As a second step, we developed a comprehensive repository of 2,099 PROMs and PREMs by merging data from eight publicly available PROM and/or PREM databases. (PROQOLID, 2022; Safety and Quality, 2022; P3c, 2022; Bull et al., 2019; Churruca et al., 2021; de Silva, 2014; ERICA, 2022; COSMIN, 2022). The repository includes data on the short and full names of the instruments, type of instrument (i.e., PROM or PREM), category of instrument (i.e., generic or disease-specific), condition/status measured, and data source.
Next, a literature screening process was applied using R software (version 4.2.2.). This process involved developing regular expressions for pattern matching with text strings, allowing us to identify references to PROMs and PREMs within the included full-text records.
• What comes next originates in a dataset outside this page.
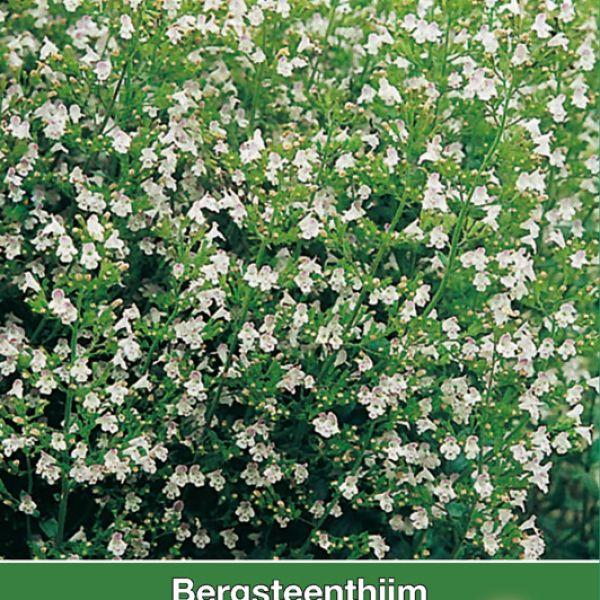 Bergsteen tijm / Calamintha nepeta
The regular expressions were based on the short and full names of the instruments in the repository, with variations that account for common abbreviations and naming conventions. Full-text articles were converted from PDFs to text files using the ‘pdftools package’, which extracted the textual content of each document for further analysis. Following this, text cleaning and context extraction were performed using the ‘qdap package’. The developed regular expressions were then used to search the text files using the ‘stringr package’ to identify occurrences of the PROMs and PREMs. This search included counting the occurrences of each regular expression and identifying instances where multiple expressions occur within proximity, suggesting a strong match. Finally, the potentially relevant PROMs and PREMs identified through this automated process were validated by manual search of full texts to ensure accuracy and relevance. In total, 2,235 publications were included in the data extraction. Identified PROMs or PREMs from the reviewed publications were included in the PROM/PREM dataset with information on short name of the instrument, full name of the instrument, type of instrument (i.e., PROM or PREM), specificity of instrument (i.e., generic or specific), condition/status measured. No PROMs or PREMs were excluded; all instruments identified were included in the dataset.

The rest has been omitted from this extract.